Project: Clickfox integration with Telus Data lake cluster and data pipeline configuration for data analytics using clickfox application.
• Developed the code for Importing and exporting data from Telus Data lake to clickfox cluster.
• For data processing created 18 nodes of a cluster within Data lake for clickfox application.
• Clickfox integration with bigdata cluster and data pipeline configuration for data analytics using clickfox application.
• Responsible for data review and preparation.
• Responsible to manage data coming from different sources and filtering the data according to click-fox Standard event format requirements using hive.
• Creating the Spark Scala application for reading processing and storing into Hive.
• Using SparkSQL, Dataframe, and dataset for this application.
• Creating a control table for logging the status of an application.
• Bitbucket is used for version control.
• Creating the CI/CD pipeline using Teamcity and uDeploy.
• Autosys is used for scheduling the job for automatic deployment.
• Creating a shell script for running the job by checking files have been loaded.
• Agile methodology is a general practice and Jira is used as a tracking tool.
• Coordination with a data scientist, clickfox infra and data prep team, data admin, and business team.
Project: Design and implement Hadoop platform to support enterprise-wide batch, real-time, and ad-hoc data analytics and consumption
• Responsible to manage data coming from different sources.
• Developed the code for Importing from Netezza warehouse and exporting data into HDFS and Hive using Sqoop.
• Used MapReduce for reading, cleaning the data, and storing it into HDFS.
• Created Hive external tables by using partitioning applied on top of it.
• Used Experienced in managing and reviewing Hadoop log files.
• Involved in defining job flows using Oozie for scheduling jobs to manage Apache Hadoop jobs by Directed Acyclic Graph (DAG) of actions with control flows.
• Setup real-time data ingestion using Apache Kafka and Flume and storing the data into HBase.
• Designed and Developed reports and dashboards for the Finance domain using Tableau.
Project: Customer Accounts and Financial Management
• Involved in user requirements and specifications from users.
• Documented business requirements, functional specifications, and test requirements.
• Identified the key facts and dimensions necessary to support the business requirements.
• Prepared prototype models to support the development efforts.
• Developed various complex SQL queries, stored procedures, functions, packages, and Database Triggers.
• Involved in the design, development, and testing of the PL/SQL stored procedures, packages.
• Developed Linux Shell scripts to automate repetitive database processes and maintained shell scripts.
• Provided input into updates and modifications of the product documentation and support the testing team to deliver the highest product quality to the customers.
• Involved in analysis, estimating, design, development, testing, and 24 x 7 production supports.
• Worked On – DB2 9.5 on windows and Linux.
• DB2 installations on Windows, Linux, fix pack applies.
• User Administration – DML, DDL rights to the user, profile set, etc.
• DB2 utilities: -Reorg, run stats, backup (offline, online), restore, db2top
• Hands-on & troubleshooting experience on DB2.
• Restore of Database b/w same platform and b/w diff.
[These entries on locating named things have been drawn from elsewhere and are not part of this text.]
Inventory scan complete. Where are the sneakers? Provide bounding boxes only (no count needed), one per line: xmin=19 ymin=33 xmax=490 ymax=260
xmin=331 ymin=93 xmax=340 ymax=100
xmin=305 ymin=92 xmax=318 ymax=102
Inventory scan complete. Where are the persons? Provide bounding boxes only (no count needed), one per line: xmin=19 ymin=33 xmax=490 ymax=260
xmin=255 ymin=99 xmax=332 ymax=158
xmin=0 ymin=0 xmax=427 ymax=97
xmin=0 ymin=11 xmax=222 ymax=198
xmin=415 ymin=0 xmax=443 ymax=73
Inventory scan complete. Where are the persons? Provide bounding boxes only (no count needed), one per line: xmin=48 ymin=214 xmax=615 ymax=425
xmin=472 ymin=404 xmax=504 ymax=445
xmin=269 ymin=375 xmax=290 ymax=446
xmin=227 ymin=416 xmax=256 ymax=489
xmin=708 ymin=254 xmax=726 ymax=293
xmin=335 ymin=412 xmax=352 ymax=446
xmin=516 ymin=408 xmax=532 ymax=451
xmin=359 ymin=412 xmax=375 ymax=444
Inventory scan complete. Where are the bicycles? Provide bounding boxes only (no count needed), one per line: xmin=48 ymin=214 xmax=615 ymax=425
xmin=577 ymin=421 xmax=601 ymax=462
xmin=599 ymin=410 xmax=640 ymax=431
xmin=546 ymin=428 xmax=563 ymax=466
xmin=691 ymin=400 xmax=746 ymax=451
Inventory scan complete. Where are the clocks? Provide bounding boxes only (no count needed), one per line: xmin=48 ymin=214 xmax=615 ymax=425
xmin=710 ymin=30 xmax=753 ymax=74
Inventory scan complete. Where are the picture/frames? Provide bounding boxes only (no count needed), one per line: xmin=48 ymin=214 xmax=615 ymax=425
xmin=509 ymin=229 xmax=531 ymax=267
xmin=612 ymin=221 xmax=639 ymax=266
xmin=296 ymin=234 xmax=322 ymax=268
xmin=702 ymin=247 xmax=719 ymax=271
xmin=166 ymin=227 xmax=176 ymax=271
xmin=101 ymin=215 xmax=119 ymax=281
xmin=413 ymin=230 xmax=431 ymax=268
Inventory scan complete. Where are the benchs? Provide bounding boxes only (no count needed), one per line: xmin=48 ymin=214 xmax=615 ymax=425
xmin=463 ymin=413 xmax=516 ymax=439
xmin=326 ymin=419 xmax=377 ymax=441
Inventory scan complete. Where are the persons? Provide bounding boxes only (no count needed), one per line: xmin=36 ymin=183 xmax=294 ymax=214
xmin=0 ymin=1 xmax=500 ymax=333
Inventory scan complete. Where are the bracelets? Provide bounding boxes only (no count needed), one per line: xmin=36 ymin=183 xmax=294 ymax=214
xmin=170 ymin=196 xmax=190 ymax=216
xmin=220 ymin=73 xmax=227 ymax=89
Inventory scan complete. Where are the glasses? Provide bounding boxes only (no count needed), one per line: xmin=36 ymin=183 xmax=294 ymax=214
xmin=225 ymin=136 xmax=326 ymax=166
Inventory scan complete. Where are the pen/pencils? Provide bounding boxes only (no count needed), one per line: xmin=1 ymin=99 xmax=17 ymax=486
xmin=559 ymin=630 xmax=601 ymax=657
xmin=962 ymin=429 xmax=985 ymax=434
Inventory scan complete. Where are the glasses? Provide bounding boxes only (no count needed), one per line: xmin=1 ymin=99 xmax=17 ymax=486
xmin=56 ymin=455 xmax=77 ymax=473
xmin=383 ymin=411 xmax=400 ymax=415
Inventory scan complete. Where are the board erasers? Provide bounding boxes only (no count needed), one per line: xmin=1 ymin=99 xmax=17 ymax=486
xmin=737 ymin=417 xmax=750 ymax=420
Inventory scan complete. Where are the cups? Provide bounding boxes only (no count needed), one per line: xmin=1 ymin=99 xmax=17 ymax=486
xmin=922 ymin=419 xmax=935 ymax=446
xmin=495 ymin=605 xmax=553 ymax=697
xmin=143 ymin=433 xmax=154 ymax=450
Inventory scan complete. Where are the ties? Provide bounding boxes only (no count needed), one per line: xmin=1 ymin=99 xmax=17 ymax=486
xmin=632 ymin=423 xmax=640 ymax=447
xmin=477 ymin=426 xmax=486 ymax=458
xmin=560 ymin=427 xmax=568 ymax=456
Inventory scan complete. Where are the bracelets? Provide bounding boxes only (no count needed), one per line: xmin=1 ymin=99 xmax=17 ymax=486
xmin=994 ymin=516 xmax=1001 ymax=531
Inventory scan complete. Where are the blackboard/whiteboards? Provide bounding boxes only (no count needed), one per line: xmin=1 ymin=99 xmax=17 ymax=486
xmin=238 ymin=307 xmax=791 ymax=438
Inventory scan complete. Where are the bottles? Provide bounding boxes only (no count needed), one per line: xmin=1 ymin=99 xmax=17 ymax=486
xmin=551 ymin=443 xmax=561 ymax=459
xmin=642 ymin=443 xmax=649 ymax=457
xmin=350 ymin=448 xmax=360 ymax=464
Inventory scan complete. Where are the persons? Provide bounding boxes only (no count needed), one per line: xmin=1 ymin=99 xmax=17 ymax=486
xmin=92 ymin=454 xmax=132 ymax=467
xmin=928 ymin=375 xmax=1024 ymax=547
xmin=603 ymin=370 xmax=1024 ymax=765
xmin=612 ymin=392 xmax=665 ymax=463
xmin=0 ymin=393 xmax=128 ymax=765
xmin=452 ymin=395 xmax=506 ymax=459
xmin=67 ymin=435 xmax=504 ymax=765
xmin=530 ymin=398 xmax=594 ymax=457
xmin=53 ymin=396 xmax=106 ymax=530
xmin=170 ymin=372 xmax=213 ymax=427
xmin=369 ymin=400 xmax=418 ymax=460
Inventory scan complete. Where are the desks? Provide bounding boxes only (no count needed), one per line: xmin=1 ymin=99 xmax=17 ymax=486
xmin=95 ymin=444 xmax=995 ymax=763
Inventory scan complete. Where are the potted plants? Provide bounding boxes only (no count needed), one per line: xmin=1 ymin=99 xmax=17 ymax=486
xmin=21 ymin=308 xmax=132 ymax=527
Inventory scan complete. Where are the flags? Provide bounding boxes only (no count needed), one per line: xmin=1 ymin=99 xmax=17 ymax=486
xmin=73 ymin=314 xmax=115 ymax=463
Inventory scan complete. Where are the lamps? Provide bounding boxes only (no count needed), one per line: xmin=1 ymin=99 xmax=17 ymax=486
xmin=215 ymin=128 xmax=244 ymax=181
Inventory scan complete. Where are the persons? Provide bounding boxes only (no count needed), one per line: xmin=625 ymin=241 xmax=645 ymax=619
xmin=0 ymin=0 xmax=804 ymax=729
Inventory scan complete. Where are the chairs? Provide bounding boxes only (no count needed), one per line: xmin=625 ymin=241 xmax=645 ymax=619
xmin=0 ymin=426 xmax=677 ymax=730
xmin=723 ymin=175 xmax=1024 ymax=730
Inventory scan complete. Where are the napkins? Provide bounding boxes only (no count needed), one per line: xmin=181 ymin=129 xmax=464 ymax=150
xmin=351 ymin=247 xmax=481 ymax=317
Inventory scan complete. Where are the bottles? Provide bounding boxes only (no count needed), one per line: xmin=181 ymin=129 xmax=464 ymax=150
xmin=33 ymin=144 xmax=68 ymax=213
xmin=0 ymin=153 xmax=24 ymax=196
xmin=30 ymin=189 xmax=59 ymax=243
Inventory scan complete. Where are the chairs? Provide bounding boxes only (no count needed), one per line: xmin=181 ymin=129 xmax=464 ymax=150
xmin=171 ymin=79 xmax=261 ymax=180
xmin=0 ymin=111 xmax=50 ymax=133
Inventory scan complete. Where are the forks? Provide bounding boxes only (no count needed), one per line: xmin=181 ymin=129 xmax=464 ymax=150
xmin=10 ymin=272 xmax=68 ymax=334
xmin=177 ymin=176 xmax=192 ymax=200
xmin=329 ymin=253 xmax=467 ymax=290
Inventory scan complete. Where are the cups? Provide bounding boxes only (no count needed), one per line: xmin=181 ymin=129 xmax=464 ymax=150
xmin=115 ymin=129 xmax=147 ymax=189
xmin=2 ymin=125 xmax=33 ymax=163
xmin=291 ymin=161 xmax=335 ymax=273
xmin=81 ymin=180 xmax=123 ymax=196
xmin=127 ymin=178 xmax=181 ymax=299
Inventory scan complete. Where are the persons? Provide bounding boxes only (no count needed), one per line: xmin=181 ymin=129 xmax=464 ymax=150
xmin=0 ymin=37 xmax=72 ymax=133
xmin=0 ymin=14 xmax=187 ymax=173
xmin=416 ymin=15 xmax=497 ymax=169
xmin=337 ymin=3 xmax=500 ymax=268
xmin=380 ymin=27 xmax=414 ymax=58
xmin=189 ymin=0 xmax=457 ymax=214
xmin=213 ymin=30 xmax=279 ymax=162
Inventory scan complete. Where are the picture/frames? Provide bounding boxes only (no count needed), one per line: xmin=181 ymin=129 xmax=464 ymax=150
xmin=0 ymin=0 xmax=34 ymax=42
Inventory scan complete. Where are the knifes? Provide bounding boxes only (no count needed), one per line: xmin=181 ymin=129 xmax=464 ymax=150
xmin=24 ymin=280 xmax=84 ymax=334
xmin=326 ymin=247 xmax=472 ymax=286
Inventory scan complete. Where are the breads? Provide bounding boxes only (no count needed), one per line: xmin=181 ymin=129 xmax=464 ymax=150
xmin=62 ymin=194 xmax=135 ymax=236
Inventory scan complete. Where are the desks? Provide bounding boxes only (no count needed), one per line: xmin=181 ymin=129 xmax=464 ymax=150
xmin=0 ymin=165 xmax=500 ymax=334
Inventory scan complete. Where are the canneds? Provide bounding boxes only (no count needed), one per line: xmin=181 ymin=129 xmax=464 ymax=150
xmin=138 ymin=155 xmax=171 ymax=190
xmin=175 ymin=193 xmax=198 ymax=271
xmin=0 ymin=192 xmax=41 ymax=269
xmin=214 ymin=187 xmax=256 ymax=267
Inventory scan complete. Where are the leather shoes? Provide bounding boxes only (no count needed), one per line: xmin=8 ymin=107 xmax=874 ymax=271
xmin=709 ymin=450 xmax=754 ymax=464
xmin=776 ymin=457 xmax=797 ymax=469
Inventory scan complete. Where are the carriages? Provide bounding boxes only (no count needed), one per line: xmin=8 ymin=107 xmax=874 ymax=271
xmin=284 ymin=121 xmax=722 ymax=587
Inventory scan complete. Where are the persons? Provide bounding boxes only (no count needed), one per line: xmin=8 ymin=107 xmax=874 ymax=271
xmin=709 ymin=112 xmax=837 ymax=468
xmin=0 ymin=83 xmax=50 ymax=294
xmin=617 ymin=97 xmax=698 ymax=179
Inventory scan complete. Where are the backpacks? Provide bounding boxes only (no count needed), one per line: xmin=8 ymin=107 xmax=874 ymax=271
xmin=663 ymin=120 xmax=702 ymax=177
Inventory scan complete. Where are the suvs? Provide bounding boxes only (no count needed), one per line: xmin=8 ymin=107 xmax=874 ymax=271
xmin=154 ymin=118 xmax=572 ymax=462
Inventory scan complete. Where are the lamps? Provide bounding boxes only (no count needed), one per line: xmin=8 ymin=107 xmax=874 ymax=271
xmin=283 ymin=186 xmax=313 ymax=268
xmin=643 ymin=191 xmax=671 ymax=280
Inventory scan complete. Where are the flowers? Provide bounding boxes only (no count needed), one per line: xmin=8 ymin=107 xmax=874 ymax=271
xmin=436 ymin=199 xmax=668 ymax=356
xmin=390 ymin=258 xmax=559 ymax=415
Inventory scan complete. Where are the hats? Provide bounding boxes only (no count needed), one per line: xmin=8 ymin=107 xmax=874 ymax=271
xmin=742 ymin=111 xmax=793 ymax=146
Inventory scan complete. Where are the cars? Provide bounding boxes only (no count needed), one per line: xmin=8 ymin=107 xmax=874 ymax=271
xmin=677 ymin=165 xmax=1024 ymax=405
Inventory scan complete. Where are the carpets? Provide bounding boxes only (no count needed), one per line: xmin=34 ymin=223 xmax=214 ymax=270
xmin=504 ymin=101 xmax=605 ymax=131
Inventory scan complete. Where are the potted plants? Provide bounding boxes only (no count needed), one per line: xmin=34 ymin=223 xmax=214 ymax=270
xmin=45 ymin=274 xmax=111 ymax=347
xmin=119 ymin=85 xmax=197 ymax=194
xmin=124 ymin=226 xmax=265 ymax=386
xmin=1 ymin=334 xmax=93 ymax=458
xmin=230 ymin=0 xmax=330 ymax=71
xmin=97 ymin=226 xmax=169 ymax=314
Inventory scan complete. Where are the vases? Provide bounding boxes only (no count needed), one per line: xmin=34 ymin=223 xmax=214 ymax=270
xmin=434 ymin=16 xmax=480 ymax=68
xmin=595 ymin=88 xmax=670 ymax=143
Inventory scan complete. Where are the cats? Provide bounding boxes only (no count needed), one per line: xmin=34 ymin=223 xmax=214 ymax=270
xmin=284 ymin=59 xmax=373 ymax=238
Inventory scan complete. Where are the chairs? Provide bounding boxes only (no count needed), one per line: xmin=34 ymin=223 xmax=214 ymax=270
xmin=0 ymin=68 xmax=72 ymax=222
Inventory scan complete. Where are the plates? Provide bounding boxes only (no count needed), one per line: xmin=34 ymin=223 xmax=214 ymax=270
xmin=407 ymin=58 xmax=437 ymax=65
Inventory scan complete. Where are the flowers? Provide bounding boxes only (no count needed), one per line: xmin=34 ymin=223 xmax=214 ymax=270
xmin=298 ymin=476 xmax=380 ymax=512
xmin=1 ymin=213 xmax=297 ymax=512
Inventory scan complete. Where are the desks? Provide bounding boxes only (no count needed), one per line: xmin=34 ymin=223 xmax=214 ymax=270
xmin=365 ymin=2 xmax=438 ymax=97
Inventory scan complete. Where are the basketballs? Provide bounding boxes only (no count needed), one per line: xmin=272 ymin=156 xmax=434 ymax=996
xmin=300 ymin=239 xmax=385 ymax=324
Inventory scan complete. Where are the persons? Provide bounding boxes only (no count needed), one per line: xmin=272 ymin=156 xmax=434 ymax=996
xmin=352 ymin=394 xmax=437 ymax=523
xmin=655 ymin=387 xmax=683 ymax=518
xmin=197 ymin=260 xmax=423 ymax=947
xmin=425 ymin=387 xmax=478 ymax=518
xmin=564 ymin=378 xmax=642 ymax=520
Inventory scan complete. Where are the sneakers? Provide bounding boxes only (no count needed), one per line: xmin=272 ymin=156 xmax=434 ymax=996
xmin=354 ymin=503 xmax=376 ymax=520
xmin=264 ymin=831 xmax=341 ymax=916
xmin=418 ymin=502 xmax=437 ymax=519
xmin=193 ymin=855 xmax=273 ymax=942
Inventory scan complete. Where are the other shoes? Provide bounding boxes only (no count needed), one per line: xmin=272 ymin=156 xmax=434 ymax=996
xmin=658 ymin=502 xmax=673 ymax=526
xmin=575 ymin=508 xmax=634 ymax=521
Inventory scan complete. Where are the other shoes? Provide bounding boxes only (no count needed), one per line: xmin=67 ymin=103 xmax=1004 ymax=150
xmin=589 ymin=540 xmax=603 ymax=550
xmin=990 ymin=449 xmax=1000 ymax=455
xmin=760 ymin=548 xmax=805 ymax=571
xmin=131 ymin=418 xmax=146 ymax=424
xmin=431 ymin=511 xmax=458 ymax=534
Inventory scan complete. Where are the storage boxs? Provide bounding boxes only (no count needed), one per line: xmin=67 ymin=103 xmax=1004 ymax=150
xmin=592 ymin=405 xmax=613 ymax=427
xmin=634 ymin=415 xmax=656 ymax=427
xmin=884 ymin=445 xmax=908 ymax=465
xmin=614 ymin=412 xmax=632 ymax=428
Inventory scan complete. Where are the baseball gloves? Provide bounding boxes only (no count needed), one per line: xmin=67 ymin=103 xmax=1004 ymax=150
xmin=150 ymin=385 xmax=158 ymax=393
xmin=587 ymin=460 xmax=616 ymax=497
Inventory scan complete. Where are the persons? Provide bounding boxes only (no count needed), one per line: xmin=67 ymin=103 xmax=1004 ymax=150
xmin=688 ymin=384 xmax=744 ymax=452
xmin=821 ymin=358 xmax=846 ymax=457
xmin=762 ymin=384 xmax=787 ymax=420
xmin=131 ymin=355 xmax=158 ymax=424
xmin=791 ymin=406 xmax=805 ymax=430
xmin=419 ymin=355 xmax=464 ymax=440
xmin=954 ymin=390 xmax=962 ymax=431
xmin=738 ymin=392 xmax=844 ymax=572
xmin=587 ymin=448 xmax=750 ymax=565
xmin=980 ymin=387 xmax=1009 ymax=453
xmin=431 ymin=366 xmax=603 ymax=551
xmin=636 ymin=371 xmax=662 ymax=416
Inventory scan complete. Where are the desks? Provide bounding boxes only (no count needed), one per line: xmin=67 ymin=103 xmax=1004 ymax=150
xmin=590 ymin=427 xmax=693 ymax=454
Platform (export/import, load, db2move).
• Managed performance and tuning of SQL queries and fixed the slow-running queries.
• Worked with relational database models, schemas & entity-relationship diagrams (ERDs) to create technical/system design documents.
• Experience in Maintenance of databases & Troubleshooting for Production, Test & Development environment Basic script knowledge to automate db2 backups, db2diag alerts, etc.